Text passage:
The multiverse is an idea that was postulated by physicist Hugh Everett in 1957 in his Many Worlds Solution as a response to the Copenhagen Interpretation in quantum physics. Boiled down to a layman’s terms, this essentially means that each quantum event has an alternate outcome leading to a splitting off of universes based on whether an event happens one way or another. The actual existence of any multiverse is one that is heavily disputed by physicists.
The Alternate History Film has been with us for some time but the idea of what I call the Alternate Timeline began largely with the Star Trek episode Mirror Mirror (1966), which plunged the series’ regular characters into an alternate universe where they met darker versions of themselves. Over the years, assorted genre tv shows have conducted variations on this. In the 1990s, there were a series of lifestyle and romantic fantasies such as Run Lola Run (1998), Sliding Doors (1998), Me Myself I (1999), Possible Loves (2001) and The Butterfly Effect (2004) based around the idea on an individual switching over into a world where their life took an alternate pathway.
In recent years, the multiverse has been appropriated by the Superhero Film, in particular Marvel-based works like Spider-Man: Into the Spider-Verse (2018), Spider-Man: No Way Home (2021) and Doctor Strange in the Multiverse of Madness (2022). It should be noted that the assorted DC Comics based superhero tv series that come under the umbrella the Arrowverse conducted a series of multiverse episodes before all of these in their assorted Elseworlds and Crisis on Infinite Earths episodes, while The Flash (2014- ) conducted a series of cross-universe and continuity reboots with a mind-boggling regularity. A more comic usage of the idea not dissimilar to what we have here can be found in the animated tv series Rick and Morty (2013- ).

Tasks and exercises:
• A. From the multiverse passage, set down the text between "The multiverse is" and "disputed by physicists.", inclusive.
• B. Answer these questions from the multiverse passage:
(i) Who postulated the multiverse idea, and in what year?
(ii) Which Star Trek episode does it say largely began the idea of the Alternate Timeline?
(iii) Which animated tv series does it name as a more comic usage of the idea?
• C. According to the multiverse passage, why do universes split off under Everett's idea? Reply in one to three sentences.

(Stored dataset items)
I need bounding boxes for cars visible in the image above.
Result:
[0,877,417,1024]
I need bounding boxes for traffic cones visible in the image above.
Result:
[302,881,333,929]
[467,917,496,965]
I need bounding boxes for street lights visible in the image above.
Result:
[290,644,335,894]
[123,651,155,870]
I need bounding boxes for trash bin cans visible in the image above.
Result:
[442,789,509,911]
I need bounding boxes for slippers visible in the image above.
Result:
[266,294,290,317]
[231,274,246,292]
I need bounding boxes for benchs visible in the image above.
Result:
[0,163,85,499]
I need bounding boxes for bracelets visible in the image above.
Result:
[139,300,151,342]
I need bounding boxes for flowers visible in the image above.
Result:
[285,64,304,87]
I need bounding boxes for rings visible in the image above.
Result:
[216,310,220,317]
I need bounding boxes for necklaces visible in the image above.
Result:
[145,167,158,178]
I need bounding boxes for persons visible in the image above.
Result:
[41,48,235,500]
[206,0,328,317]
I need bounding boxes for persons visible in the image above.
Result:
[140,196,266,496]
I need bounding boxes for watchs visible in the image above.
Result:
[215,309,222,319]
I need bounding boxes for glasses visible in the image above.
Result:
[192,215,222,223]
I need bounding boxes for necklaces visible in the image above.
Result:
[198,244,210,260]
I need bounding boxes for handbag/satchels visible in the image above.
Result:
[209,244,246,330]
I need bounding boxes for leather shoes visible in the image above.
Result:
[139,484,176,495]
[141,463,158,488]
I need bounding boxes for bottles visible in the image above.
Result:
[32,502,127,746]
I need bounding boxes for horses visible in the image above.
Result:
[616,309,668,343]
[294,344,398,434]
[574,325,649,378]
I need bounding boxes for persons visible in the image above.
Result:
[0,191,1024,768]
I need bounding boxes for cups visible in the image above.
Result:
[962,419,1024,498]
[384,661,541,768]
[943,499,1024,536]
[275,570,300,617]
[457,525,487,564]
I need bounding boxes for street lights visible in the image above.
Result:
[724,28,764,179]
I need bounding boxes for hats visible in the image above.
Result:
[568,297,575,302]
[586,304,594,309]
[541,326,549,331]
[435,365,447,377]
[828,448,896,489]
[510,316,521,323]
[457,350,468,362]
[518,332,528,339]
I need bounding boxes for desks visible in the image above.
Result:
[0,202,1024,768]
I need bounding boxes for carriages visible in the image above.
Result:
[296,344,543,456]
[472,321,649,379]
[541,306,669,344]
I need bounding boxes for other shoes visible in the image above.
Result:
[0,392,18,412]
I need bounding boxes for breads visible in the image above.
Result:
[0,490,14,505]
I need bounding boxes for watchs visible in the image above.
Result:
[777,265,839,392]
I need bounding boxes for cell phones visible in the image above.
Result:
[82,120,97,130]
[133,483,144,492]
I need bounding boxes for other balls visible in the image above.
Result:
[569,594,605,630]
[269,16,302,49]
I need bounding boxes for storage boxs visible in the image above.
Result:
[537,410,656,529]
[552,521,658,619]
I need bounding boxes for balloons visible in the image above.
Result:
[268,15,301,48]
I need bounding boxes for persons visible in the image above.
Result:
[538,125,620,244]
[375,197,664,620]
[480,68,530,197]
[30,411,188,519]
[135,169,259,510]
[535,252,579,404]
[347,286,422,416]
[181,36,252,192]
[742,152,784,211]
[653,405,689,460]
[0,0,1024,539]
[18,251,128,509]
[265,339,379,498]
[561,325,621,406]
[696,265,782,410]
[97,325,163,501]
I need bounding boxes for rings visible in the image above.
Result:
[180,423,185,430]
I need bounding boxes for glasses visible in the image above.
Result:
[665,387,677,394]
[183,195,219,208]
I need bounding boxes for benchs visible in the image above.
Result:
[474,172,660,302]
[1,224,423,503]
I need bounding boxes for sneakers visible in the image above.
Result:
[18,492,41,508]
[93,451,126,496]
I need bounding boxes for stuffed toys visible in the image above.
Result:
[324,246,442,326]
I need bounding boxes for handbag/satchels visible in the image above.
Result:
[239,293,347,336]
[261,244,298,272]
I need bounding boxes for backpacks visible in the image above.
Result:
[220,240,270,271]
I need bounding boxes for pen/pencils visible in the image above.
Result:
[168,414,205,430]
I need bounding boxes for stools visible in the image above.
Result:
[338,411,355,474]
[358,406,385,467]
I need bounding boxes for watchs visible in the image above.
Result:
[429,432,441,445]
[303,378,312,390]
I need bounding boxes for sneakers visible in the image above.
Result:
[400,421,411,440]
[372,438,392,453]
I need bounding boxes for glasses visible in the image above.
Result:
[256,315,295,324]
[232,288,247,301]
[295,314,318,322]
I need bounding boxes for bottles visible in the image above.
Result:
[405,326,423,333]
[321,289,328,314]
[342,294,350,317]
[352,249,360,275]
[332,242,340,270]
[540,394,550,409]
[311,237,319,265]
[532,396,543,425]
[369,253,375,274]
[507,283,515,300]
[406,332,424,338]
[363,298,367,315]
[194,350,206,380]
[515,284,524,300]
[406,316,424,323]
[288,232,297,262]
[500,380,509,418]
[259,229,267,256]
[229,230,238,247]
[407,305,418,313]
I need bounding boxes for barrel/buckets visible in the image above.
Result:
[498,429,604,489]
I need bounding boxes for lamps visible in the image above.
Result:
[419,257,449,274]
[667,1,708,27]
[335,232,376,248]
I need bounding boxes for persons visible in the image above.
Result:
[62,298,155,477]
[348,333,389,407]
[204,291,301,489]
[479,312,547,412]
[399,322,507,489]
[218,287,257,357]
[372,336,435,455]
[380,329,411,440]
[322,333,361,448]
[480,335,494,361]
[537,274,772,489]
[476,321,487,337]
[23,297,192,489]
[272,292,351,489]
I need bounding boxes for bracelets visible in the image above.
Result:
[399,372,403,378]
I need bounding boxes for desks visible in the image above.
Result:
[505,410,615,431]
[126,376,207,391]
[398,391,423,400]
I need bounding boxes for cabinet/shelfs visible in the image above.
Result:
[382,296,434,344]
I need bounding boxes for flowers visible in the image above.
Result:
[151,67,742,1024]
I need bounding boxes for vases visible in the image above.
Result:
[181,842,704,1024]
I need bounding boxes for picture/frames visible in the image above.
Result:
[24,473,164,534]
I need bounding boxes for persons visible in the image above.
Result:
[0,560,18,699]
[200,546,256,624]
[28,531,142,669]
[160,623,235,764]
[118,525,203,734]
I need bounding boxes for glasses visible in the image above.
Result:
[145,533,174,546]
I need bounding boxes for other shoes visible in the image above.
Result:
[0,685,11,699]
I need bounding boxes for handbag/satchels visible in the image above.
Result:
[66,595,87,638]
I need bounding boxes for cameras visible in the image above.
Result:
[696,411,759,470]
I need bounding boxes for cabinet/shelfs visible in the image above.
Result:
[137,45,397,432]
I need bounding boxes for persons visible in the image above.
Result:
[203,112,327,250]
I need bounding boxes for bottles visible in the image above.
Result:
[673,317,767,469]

Solutions to the exercise:
• A.
The multiverse is an idea that was postulated by physicist Hugh Everett in 1957 in his Many Worlds Solution as a response to the Copenhagen Interpretation in quantum physics. Boiled down to a layman’s terms, this essentially means that each quantum event has an alternate outcome leading to a splitting off of universes based on whether an event happens one way or another. The actual existence of any multiverse is one that is heavily disputed by physicists.

• B.
(i) Physicist Hugh Everett, in 1957.
(ii) Mirror Mirror (1966).
(iii) Rick and Morty (2013- ).

• C. Each quantum event has an alternate outcome. Universes therefore split off based on whether an event happens one way or another.